** Begin Data records **

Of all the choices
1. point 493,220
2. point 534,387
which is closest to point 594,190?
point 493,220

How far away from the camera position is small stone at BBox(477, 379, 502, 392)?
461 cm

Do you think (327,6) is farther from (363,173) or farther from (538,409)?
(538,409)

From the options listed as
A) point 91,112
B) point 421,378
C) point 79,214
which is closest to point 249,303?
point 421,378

** End Data records **

(Your goal): Rewrite the material above as a JSON list of strings, with one string per line and blank lines omitted.

(The answer):
[
  "Of all the choices",
  "1. point 493,220",
  "2. point 534,387",
  "which is closest to point 594,190?",
  "point 493,220",
  "How far away from the camera position is small stone at BBox(477, 379, 502, 392)?",
  "461 cm",
  "Do you think (327,6) is farther from (363,173) or farther from (538,409)?",
  "(538,409)",
  "From the options listed as",
  "A) point 91,112",
  "B) point 421,378",
  "C) point 79,214",
  "which is closest to point 249,303?",
  "point 421,378"
]